Of course, this is not cheap compared to the rest of cheri-- but they do have an answer to it, and it's implemented e.g. in cheribsd. It's intrusive (at least in terms of performance/latency) as you note, though it's distinct from most other GC approaches because it's secure even against malicious code, and can't have false positives or false negatives (because tags are completely unambigious).
One of the cool things about cheri is that it eliminates the need for a TLB for security reasons which could have positive performance effects... unfortunately virtual memory is still needed for virtual memory that exceeded physical memory. Though for an IOT-ish device swap is probably a non-issue.

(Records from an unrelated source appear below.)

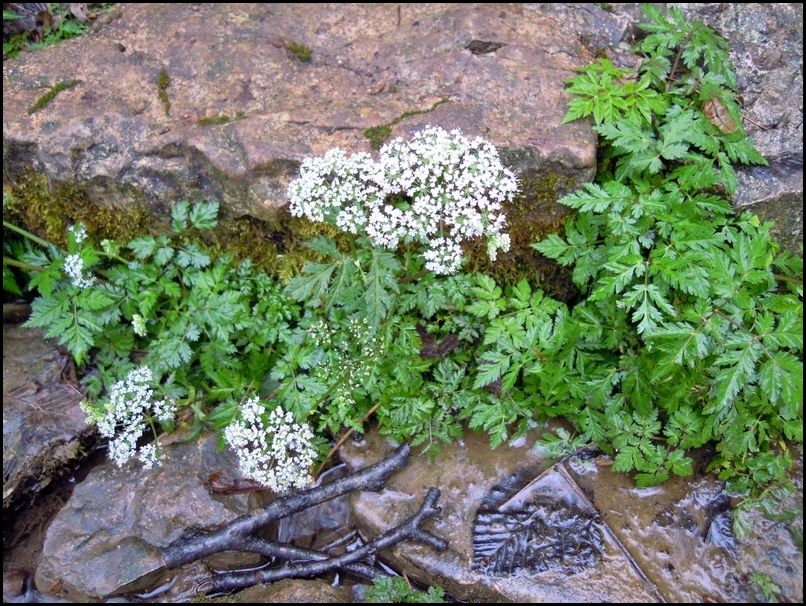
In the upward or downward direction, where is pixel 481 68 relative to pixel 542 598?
upward

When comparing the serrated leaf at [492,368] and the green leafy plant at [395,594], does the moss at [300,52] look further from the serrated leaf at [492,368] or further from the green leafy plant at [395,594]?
the green leafy plant at [395,594]

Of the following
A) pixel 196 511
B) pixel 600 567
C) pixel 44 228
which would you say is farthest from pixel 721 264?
pixel 44 228

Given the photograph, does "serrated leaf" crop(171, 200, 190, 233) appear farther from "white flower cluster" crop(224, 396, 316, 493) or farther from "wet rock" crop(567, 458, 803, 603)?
"wet rock" crop(567, 458, 803, 603)

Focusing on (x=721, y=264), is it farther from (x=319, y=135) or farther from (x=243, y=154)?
(x=243, y=154)

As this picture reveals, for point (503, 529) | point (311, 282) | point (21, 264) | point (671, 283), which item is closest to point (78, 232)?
point (21, 264)

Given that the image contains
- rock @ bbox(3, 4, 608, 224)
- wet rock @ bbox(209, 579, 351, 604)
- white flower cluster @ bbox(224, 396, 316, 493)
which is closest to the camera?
wet rock @ bbox(209, 579, 351, 604)

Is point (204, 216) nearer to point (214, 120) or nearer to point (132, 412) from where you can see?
point (214, 120)

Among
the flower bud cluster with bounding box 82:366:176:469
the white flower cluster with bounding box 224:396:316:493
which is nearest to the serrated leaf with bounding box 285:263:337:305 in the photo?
the white flower cluster with bounding box 224:396:316:493
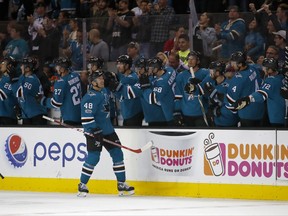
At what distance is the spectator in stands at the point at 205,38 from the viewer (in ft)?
54.2

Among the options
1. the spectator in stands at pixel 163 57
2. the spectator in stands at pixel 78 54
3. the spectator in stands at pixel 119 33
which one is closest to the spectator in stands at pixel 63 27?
the spectator in stands at pixel 78 54

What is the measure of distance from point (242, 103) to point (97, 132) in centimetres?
203

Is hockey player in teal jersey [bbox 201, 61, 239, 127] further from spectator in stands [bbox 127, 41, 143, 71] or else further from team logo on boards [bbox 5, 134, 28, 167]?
team logo on boards [bbox 5, 134, 28, 167]

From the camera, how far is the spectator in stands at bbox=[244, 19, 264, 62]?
1608 centimetres

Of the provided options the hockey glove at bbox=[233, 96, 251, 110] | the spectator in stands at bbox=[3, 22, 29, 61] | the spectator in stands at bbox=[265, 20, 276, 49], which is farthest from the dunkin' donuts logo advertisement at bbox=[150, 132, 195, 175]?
the spectator in stands at bbox=[3, 22, 29, 61]

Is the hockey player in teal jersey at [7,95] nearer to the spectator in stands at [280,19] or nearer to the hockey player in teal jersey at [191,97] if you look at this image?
the hockey player in teal jersey at [191,97]

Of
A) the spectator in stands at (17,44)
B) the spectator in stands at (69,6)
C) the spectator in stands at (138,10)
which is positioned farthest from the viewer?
the spectator in stands at (69,6)

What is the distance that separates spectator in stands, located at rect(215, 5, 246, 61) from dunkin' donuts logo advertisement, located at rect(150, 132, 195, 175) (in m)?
1.39

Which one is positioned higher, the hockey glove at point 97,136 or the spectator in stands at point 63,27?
the spectator in stands at point 63,27

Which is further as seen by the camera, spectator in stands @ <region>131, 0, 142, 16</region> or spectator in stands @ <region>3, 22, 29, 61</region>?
spectator in stands @ <region>131, 0, 142, 16</region>

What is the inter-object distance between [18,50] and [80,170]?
2616 millimetres

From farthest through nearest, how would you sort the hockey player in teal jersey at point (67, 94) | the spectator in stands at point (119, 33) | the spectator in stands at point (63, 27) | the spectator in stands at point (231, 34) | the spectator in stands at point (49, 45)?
the spectator in stands at point (49, 45)
the spectator in stands at point (63, 27)
the hockey player in teal jersey at point (67, 94)
the spectator in stands at point (119, 33)
the spectator in stands at point (231, 34)

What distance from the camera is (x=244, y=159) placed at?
15.4 metres

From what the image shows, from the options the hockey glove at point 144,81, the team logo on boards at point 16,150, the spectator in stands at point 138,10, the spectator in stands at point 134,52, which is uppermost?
the spectator in stands at point 138,10
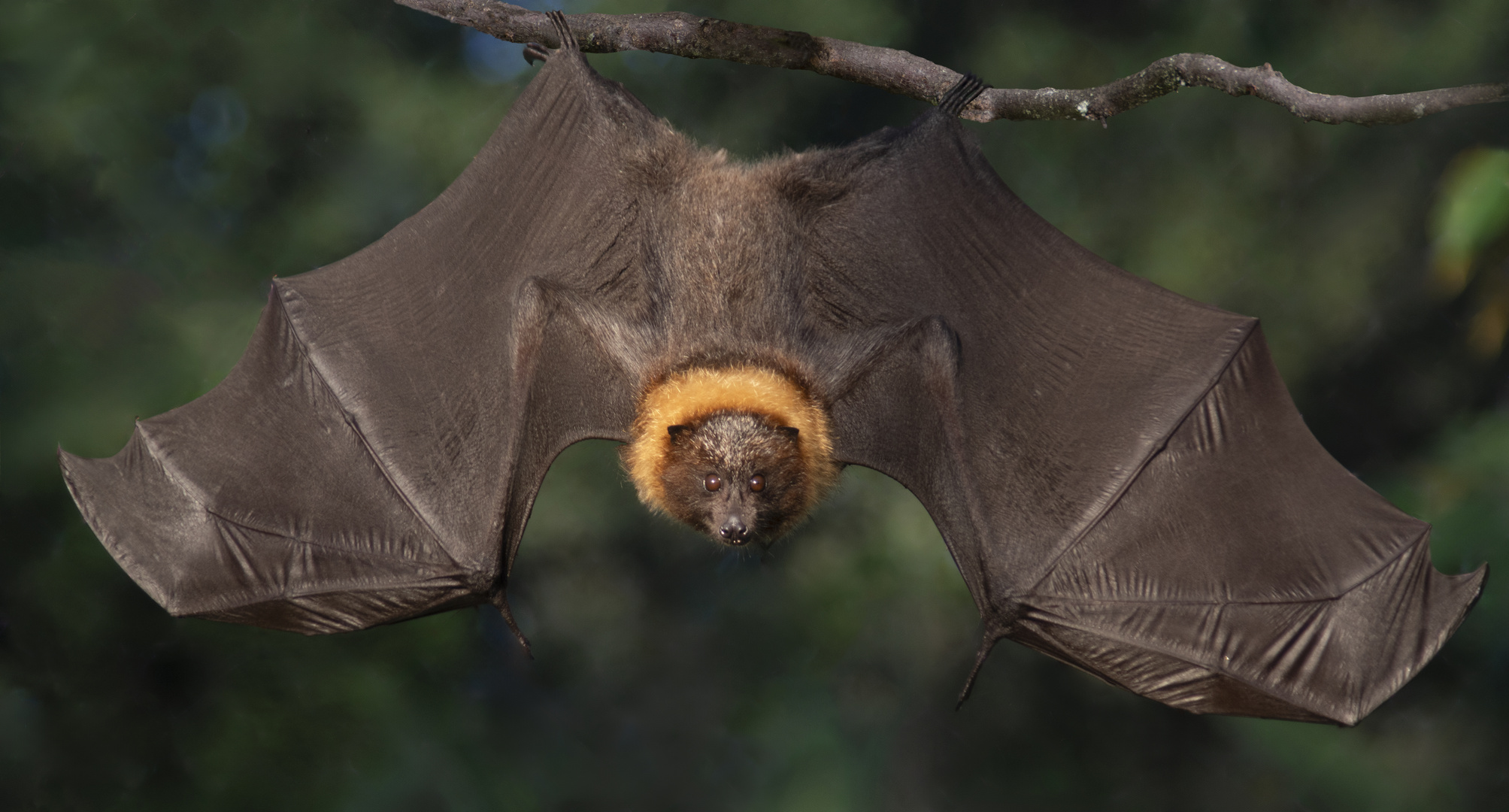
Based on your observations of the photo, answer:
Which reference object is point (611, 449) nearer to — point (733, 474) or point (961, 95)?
point (733, 474)

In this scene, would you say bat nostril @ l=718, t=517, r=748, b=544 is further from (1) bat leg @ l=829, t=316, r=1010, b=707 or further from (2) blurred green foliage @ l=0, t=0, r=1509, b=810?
(2) blurred green foliage @ l=0, t=0, r=1509, b=810

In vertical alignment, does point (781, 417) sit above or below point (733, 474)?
above

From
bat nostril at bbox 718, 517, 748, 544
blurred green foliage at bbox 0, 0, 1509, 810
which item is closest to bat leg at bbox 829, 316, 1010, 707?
bat nostril at bbox 718, 517, 748, 544

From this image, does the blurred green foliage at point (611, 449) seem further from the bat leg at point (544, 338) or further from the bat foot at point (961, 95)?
the bat leg at point (544, 338)

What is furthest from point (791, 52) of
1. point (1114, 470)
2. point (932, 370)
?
point (1114, 470)

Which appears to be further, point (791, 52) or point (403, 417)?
point (791, 52)

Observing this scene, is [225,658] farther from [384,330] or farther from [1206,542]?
[1206,542]
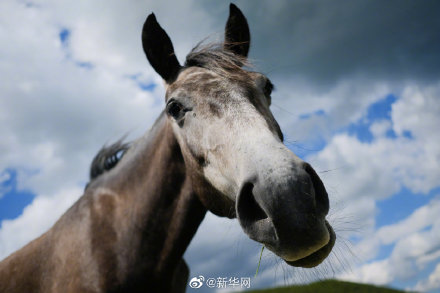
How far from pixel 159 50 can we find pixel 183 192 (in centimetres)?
195

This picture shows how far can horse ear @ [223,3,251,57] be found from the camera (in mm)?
4922

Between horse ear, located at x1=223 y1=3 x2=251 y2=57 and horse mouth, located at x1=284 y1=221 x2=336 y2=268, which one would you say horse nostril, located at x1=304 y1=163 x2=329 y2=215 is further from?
horse ear, located at x1=223 y1=3 x2=251 y2=57

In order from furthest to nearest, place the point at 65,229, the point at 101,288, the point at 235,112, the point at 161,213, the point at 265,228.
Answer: the point at 65,229 < the point at 161,213 < the point at 101,288 < the point at 235,112 < the point at 265,228

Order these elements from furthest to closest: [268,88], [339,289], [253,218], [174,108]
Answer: [339,289], [268,88], [174,108], [253,218]

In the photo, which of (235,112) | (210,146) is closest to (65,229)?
(210,146)

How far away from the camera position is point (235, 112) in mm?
3150

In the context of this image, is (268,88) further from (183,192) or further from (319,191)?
(319,191)

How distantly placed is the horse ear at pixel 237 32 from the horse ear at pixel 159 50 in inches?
34.4

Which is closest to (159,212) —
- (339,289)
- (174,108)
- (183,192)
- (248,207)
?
A: (183,192)

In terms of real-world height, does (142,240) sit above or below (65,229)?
below

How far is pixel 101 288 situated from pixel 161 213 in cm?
102

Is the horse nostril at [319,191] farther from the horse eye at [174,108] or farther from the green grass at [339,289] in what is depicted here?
the green grass at [339,289]

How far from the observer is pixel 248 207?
2664mm

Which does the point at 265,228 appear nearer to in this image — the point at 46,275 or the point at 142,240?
the point at 142,240
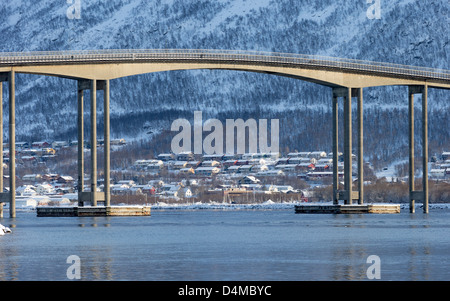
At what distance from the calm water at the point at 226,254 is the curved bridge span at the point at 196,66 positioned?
1097 inches

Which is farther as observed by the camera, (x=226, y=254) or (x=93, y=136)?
(x=93, y=136)

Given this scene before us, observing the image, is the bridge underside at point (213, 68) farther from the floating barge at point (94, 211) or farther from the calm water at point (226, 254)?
the calm water at point (226, 254)

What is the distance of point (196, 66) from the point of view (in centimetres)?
12025

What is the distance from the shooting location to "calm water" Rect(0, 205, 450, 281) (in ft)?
151

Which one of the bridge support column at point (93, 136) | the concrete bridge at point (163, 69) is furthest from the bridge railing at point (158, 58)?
the bridge support column at point (93, 136)

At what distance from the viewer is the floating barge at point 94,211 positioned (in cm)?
11884

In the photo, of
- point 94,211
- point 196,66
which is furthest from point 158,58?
point 94,211

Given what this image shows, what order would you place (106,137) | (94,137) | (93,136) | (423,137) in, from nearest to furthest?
(93,136)
(94,137)
(106,137)
(423,137)

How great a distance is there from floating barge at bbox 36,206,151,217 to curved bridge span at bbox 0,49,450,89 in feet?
46.3

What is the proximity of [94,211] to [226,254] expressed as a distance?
6354 centimetres

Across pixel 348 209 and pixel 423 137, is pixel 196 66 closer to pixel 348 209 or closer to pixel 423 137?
pixel 348 209

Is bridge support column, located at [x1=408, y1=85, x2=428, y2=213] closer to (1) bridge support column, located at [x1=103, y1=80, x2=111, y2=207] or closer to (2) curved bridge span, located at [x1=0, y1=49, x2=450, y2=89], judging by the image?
(2) curved bridge span, located at [x1=0, y1=49, x2=450, y2=89]

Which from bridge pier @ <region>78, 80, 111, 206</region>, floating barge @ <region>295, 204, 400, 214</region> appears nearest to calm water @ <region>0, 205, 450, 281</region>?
bridge pier @ <region>78, 80, 111, 206</region>
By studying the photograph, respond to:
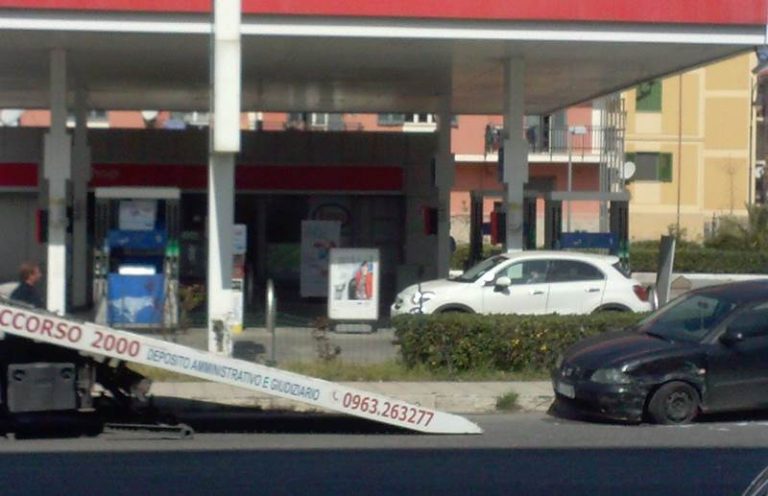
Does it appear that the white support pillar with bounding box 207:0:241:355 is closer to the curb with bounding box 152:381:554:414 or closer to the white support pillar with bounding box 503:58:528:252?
the curb with bounding box 152:381:554:414

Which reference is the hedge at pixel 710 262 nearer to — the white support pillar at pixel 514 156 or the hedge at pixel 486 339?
the white support pillar at pixel 514 156

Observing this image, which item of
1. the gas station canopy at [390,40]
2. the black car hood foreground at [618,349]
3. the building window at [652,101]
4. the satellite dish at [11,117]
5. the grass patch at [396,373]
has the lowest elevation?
the grass patch at [396,373]

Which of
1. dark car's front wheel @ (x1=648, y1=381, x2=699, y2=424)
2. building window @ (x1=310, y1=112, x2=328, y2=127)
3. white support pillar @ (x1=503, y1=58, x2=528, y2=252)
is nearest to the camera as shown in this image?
dark car's front wheel @ (x1=648, y1=381, x2=699, y2=424)

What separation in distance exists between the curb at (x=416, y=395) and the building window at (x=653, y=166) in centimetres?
4202

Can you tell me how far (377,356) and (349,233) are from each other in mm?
14331

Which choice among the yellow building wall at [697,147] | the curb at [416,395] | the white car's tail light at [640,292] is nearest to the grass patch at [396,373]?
the curb at [416,395]

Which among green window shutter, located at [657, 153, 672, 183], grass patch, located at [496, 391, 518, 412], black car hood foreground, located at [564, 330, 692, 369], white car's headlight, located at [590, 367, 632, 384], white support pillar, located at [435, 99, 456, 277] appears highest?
green window shutter, located at [657, 153, 672, 183]

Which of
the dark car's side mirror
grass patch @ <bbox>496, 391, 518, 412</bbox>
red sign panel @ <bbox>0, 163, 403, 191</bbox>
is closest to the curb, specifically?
grass patch @ <bbox>496, 391, 518, 412</bbox>

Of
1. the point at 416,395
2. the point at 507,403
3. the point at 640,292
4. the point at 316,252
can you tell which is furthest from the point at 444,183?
the point at 507,403

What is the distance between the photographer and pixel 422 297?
22.6 metres

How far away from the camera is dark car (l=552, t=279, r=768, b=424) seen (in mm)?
14836

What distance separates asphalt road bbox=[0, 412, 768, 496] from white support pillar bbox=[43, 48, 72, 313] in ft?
29.2

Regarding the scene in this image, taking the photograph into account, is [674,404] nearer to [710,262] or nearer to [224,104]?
[224,104]

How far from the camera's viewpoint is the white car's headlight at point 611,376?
14.8 metres
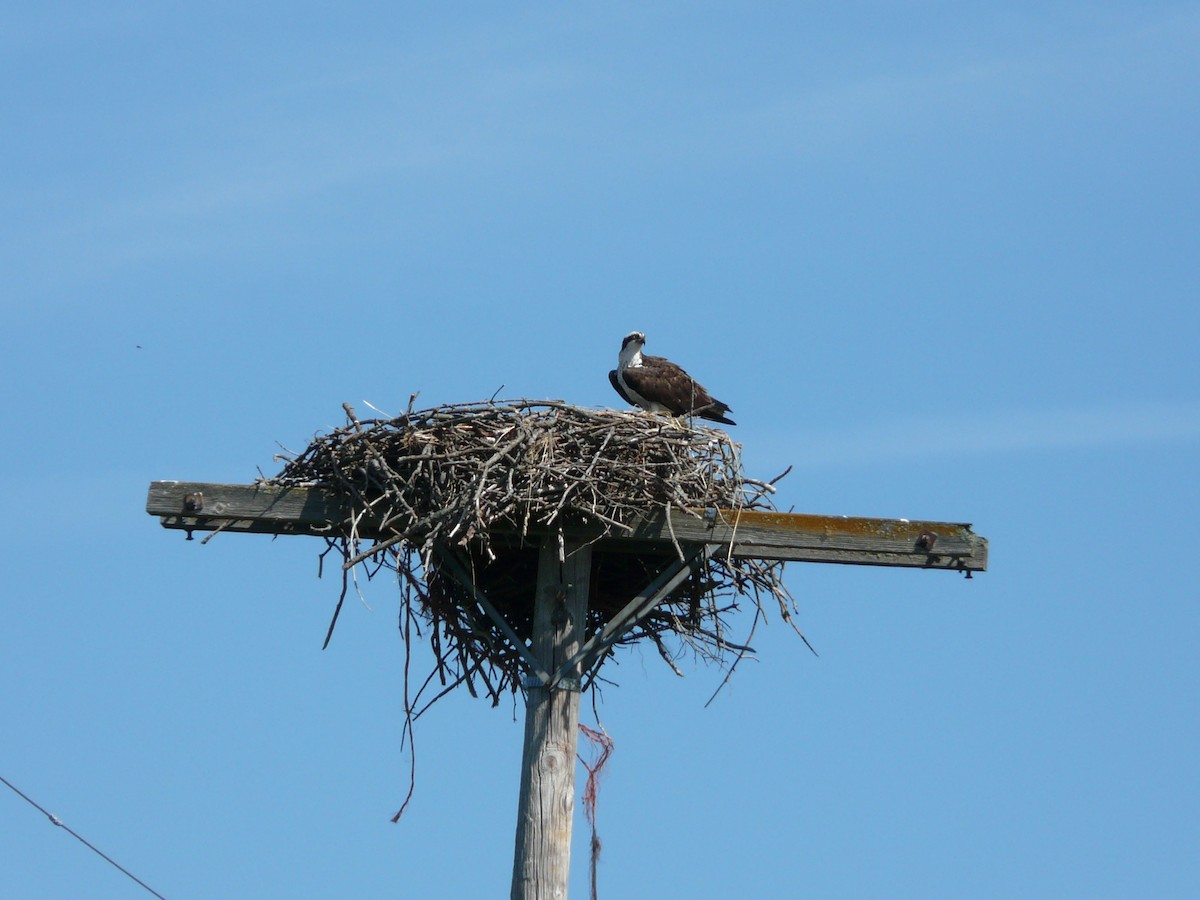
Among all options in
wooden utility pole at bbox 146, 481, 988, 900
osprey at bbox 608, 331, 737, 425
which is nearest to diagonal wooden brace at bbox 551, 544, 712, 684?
wooden utility pole at bbox 146, 481, 988, 900

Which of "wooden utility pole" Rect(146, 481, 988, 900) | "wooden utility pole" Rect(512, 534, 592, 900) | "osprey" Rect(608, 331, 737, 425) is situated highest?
"osprey" Rect(608, 331, 737, 425)

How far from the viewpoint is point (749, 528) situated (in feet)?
21.5

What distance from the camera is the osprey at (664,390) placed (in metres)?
10.4

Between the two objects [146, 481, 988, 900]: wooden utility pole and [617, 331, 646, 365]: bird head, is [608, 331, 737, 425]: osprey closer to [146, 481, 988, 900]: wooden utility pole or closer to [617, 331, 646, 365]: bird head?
[617, 331, 646, 365]: bird head

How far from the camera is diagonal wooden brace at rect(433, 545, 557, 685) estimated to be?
6.26m

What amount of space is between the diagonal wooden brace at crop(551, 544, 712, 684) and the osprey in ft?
11.7

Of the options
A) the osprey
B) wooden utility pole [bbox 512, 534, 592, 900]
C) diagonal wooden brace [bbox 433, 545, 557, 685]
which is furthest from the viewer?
the osprey

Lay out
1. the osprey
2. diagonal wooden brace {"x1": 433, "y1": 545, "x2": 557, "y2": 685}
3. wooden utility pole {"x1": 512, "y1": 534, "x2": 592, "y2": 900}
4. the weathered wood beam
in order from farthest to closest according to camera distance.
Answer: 1. the osprey
2. the weathered wood beam
3. diagonal wooden brace {"x1": 433, "y1": 545, "x2": 557, "y2": 685}
4. wooden utility pole {"x1": 512, "y1": 534, "x2": 592, "y2": 900}

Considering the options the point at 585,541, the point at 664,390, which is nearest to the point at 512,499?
the point at 585,541

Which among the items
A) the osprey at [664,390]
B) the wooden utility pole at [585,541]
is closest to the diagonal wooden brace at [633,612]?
the wooden utility pole at [585,541]

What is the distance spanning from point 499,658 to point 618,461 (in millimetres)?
1052

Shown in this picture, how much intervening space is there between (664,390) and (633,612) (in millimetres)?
4140

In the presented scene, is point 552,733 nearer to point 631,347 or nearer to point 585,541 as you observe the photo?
point 585,541

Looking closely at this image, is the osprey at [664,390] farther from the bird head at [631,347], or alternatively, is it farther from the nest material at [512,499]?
the nest material at [512,499]
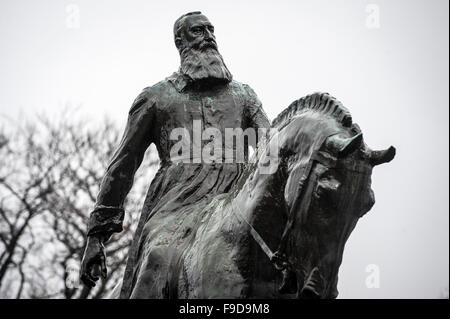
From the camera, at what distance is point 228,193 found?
623cm

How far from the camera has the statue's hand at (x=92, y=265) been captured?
671 cm

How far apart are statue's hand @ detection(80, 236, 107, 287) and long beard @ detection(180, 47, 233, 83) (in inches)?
57.1

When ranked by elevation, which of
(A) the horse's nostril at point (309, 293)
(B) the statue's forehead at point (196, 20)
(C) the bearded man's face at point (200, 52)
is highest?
(B) the statue's forehead at point (196, 20)

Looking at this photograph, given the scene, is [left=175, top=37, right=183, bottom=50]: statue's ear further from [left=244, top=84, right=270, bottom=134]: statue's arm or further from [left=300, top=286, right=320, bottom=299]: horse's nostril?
[left=300, top=286, right=320, bottom=299]: horse's nostril

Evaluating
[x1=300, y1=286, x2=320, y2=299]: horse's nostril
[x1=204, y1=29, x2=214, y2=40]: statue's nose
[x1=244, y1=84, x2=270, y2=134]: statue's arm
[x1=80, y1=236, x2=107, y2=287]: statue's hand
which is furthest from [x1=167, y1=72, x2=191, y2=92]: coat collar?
[x1=300, y1=286, x2=320, y2=299]: horse's nostril

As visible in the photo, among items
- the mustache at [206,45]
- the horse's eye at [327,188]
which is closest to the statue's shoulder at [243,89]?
the mustache at [206,45]

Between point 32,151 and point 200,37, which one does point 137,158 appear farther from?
point 32,151

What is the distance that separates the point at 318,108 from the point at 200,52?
1818 mm

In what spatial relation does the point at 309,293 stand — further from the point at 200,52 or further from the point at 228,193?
the point at 200,52

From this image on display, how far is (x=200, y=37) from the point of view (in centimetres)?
726

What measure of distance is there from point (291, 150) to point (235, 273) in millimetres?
781

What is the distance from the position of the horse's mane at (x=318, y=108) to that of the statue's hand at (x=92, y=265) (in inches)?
67.3

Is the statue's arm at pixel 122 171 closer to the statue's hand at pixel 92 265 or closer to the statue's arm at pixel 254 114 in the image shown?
the statue's hand at pixel 92 265
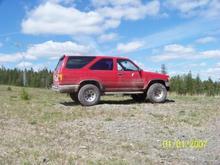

Which is my point about questions; there exists a potential solution but it remains to be seen how effective it would be in the circumstances.
Personally, I think they should probably implement a two-level capability. The kernel presents a top-level capability during allocation requests which userspace can then derive from at will. Kernel revokation of the top-level capability would revoke any derived capability. The derivation relation can almost certainly be stored in the tag resulting in no additional space requirements per-capability. At worst you could add some additional hardware machinery to support efficiently managing and resolving the derivation relation.
But again, potential solutions with some questions around usability.
> CHERI extends conventional hardware Instruction-Set Architectures (ISAs) with new architectural features to enable fine-grained memory protection and highly scalable software compartmentalization. The CHERI memory-protection features allow historically memory-unsafe programming languages such as C and C++ to be adapted to provide strong, compatible, and efficient protection against many currently widely exploited vulnerabilities.
CHERIoT is work towards bringing similar things to RISC-V for IoT use-cases.
With its formal proofs, it should be the automatic go-to for security, high-assurance or hard realtime scenarios.
0. https://www.youtube.com/playlist?list=PLtoQeavghzr0ZntMmRPwg...
1. https://www.youtube.com/watch?v=BQhykTrtIwg&list=PLtoQeavghz...
If we didn’t have Rust this would be super cool. With Rust this seems like slapping flexseal on the leaky boat.
https://cheriot.org/cheri/myths/2024/08/28/cheri-myths-safe-...
Is it neat? Sure. Is it practical and useful? I’m skeptical.